### Brano fornito
-------------------------
Roberto Zanda è rientrato in Italia dopo la disavventura alla gara estrema in Canada. Rischia amputazioni

20 febbraio 2018

E' conosciuto come l'extreme runner che sfida la morte: imprese su imprese al limite della sopravvivenza hanno decretato ciò, ma stavolta l'ironman sardo Roberto Zanda è arrivato vicinissimo a perdere la sua partita con la vita. "Sono rimasto scalzo e senza guanti, nella neve, a -50 gradi, per 17 ore, solo, nella foresta", ha raccontato l'atleta di Cagliari, dal letto dell'ospedale di Aosta, dove si trova ricoverato dal suo rientro in Italia. Zanda ha rischiato di morire al confine con l'Alaska, partecipando allo Yukon Artic Ultra, l'ultramaratona in solitaria di 400 chilometri in Canada. "Mi sono attaccato agli affetti e alla fede", ha aggiunto, mentre i sanitari valutano il da farsi per il congelamento di quarto grado di mani e piedi.

Della massacrante gara Zanda aveva già corso oltre 300 chilometri, collocandosi in seconda posizione. Poi, all'improvviso, "sono arrivato al punto che non vedevo più il segnale, forse ero un po' annebbiato dalla stanchezza". Da quel momento inizia un incubo, amplificato dalla morsa del gelo. Fino all'arrivo dei soccorsi e al trasporto al General Hospital di Whitehorse, nella regione canadese dello Yukon, non lontano dai confini con l'Alaska. Da qui è partita la telefonata all'ambulatorio di Medicina e neurologia di montagna di Aosta per un consulto in telemedicina. Poi la decisione di trasferire il paziente in Italia con un volo sanitario.
-------------------------
### Dati archiviati
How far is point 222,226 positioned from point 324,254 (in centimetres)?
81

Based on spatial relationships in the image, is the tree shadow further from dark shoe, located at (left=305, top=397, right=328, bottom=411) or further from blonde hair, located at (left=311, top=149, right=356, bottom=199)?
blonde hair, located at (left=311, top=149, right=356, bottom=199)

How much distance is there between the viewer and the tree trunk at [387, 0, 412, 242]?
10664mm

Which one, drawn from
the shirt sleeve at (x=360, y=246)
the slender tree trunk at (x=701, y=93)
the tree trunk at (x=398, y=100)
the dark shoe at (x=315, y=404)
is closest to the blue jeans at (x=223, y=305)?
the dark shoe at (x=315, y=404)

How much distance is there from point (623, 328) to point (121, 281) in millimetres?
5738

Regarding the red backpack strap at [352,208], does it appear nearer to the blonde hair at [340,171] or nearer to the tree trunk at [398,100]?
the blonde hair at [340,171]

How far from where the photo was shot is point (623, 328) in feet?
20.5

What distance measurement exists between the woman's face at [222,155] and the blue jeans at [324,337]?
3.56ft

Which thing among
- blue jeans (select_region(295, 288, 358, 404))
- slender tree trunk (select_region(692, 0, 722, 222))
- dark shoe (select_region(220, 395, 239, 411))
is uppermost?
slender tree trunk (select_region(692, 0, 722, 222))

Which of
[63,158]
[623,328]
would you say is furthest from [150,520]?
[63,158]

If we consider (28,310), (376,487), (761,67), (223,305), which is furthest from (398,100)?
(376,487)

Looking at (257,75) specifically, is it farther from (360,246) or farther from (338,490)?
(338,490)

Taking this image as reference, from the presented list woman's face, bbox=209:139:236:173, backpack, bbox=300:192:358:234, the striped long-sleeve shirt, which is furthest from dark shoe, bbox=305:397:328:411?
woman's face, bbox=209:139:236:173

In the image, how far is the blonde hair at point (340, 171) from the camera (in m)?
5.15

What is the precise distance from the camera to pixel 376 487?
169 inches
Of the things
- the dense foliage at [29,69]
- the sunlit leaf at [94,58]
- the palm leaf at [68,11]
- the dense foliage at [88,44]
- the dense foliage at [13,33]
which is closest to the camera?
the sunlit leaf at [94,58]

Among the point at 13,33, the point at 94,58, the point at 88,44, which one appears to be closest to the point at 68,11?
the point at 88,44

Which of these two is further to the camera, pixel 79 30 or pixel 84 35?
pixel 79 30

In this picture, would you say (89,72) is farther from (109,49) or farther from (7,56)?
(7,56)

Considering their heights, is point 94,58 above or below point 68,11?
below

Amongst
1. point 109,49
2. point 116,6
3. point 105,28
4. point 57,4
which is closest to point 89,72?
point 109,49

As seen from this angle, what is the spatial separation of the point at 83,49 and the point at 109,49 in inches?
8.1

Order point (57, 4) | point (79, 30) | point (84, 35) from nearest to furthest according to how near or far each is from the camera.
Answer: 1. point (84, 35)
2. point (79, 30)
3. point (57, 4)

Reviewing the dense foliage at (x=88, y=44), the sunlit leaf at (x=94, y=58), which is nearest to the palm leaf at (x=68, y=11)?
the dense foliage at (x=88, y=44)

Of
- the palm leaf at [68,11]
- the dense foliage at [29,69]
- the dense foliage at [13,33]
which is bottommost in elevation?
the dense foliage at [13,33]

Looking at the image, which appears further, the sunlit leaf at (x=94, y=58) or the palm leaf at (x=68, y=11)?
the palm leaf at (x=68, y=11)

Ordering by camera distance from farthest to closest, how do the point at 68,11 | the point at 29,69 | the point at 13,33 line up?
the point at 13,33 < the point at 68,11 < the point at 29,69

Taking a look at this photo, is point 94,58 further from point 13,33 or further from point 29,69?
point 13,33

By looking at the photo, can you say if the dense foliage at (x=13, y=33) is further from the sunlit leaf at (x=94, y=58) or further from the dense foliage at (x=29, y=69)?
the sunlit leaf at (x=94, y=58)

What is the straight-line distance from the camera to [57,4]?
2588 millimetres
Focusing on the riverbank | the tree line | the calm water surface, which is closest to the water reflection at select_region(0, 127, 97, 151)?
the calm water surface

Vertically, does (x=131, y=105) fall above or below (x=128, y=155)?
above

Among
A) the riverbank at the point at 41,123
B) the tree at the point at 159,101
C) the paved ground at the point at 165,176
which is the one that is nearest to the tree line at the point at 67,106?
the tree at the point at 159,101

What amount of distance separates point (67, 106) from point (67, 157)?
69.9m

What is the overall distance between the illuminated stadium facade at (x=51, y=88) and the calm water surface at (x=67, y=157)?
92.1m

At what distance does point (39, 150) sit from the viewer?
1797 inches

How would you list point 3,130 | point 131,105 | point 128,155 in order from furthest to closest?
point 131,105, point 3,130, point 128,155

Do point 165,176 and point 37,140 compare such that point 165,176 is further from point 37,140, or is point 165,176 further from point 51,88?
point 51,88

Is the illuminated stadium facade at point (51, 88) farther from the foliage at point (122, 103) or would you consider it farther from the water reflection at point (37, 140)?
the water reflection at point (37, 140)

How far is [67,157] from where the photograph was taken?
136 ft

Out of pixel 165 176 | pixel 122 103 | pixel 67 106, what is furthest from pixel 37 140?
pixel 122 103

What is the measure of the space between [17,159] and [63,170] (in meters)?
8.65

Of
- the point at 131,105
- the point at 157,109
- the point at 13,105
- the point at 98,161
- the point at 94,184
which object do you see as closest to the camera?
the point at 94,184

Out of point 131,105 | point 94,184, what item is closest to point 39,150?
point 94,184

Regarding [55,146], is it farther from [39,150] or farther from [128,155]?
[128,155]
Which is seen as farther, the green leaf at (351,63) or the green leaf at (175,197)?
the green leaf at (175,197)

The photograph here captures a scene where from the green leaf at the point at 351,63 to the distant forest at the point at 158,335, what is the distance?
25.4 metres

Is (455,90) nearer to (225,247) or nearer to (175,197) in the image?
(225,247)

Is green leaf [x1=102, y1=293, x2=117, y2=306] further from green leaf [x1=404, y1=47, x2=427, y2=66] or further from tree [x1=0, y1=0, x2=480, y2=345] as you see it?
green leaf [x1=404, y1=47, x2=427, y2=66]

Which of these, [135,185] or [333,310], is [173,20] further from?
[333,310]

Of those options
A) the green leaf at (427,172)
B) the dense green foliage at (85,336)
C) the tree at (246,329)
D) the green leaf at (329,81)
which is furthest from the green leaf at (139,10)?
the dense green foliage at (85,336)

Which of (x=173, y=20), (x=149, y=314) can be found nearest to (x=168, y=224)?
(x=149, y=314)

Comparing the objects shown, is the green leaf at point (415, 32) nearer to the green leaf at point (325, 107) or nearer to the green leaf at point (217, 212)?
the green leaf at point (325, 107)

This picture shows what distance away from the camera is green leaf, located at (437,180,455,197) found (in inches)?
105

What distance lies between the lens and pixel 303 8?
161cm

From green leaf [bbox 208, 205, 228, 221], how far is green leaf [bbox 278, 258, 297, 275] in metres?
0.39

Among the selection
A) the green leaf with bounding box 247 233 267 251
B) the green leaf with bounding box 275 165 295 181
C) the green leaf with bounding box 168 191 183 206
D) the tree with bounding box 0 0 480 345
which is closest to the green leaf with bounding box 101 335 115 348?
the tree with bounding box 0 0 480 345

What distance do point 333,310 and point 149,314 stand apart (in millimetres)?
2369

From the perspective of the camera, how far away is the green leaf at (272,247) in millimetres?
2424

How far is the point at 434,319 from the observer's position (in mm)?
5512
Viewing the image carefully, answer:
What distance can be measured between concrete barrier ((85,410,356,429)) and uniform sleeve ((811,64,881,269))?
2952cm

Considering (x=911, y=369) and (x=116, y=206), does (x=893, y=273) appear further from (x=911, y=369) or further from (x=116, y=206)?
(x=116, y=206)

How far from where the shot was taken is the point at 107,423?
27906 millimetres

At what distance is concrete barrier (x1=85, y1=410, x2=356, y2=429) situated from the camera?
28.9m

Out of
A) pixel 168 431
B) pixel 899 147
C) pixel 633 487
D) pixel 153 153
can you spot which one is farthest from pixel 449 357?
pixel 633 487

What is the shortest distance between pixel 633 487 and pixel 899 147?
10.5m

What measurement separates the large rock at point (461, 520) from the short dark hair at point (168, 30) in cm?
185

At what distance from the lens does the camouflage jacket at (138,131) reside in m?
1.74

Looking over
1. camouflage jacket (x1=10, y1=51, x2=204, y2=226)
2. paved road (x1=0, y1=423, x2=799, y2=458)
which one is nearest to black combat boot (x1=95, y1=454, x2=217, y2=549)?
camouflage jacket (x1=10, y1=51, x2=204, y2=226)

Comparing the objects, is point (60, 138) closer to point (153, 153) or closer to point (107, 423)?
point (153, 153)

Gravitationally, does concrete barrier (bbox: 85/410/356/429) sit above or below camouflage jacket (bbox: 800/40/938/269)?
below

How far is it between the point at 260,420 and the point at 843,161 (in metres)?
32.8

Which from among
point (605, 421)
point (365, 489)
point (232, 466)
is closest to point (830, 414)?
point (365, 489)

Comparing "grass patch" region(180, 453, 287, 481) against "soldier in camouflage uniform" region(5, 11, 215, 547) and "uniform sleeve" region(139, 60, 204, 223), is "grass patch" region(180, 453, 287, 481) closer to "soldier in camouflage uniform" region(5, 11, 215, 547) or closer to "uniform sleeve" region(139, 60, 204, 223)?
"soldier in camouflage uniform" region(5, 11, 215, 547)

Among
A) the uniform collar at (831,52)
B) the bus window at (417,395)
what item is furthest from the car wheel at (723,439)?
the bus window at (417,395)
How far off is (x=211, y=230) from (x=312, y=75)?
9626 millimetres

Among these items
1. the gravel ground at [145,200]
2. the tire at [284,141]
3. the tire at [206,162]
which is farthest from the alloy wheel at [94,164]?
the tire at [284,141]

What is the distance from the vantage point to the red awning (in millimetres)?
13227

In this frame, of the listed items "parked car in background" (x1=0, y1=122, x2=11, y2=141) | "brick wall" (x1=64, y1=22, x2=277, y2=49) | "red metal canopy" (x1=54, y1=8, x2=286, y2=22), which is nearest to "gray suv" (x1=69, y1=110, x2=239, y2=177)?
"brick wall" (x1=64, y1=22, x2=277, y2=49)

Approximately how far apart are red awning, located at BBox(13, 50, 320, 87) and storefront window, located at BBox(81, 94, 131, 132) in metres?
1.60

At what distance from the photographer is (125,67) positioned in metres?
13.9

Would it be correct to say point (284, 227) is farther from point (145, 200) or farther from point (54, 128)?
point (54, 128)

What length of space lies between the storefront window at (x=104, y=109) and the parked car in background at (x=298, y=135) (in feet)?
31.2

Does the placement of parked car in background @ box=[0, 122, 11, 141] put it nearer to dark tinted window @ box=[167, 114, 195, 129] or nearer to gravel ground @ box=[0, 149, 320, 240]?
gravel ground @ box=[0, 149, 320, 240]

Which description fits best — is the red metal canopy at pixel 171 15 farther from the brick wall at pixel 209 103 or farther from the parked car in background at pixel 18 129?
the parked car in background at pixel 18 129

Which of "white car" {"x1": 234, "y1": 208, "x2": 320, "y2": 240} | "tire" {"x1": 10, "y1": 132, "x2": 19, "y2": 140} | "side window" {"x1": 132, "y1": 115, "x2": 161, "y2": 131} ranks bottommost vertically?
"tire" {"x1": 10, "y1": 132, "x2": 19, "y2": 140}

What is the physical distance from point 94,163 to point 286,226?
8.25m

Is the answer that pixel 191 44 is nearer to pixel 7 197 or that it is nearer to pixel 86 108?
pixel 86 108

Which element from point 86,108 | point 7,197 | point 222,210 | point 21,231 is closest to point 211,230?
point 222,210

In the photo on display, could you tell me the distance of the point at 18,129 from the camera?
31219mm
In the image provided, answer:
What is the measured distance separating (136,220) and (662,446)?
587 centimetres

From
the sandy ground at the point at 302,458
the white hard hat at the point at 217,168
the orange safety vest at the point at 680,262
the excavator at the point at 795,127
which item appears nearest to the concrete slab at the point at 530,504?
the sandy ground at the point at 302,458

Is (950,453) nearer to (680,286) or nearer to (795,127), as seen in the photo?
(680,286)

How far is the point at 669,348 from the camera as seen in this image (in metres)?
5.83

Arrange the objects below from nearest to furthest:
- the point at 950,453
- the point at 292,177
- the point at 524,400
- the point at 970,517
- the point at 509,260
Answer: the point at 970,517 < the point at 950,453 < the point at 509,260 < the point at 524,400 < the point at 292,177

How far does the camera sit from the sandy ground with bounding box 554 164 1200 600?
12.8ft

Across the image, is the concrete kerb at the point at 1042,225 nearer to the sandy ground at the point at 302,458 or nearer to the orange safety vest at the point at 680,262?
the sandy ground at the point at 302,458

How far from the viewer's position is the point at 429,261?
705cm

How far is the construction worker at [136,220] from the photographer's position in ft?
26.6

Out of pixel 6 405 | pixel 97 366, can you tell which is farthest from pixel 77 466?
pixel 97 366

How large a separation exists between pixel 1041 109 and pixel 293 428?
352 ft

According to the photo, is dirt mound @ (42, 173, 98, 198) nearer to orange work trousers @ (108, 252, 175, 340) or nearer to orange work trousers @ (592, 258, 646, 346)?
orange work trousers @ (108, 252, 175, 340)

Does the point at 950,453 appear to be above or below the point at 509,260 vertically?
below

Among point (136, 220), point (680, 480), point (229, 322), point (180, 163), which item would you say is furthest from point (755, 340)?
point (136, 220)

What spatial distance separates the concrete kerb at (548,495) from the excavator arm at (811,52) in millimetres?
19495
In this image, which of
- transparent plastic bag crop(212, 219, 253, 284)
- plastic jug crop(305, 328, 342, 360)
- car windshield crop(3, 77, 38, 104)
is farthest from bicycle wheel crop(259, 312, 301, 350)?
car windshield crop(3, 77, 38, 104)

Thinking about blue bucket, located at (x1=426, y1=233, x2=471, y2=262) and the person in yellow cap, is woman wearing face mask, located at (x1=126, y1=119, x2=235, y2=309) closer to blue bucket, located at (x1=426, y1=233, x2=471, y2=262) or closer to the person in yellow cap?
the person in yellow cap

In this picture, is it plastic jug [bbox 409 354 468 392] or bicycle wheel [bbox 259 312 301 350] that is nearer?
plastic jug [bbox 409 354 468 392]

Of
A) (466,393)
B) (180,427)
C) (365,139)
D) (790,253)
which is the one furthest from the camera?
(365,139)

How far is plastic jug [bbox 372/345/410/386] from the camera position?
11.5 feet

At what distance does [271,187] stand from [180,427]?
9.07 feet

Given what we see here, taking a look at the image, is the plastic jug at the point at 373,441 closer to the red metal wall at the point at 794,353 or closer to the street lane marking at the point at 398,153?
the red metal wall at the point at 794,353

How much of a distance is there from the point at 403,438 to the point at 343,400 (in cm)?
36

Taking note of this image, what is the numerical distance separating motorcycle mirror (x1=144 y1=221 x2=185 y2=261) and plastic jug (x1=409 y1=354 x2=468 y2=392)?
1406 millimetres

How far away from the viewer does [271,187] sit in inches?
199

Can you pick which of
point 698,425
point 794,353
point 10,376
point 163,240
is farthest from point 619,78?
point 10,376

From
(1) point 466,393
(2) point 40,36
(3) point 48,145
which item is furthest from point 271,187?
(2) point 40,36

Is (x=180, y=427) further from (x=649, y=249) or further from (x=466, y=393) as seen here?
-------------------------
Stabilisci se ciascuna affermazione concorda con il brano su Roberto Zanda, rispondendo sì o no e citando tra virgolette le parole decisive del brano: (a) Zanda è rimasto senza scarpe e senza guanti nella neve per 17 ore; (b) dopo oltre 300 chilometri di gara, Zanda occupava la prima posizione; (c) lo Yukon Artic Ultra è un'ultramaratona di 400 chilometri.

(a) Sì: "Sono rimasto scalzo e senza guanti, nella neve, a -50 gradi, per 17 ore, solo, nella foresta".
(b) No: "Della massacrante gara Zanda aveva già corso oltre 300 chilometri, collocandosi in seconda posizione".
(c) Sì: "l'ultramaratona in solitaria di 400 chilometri in Canada".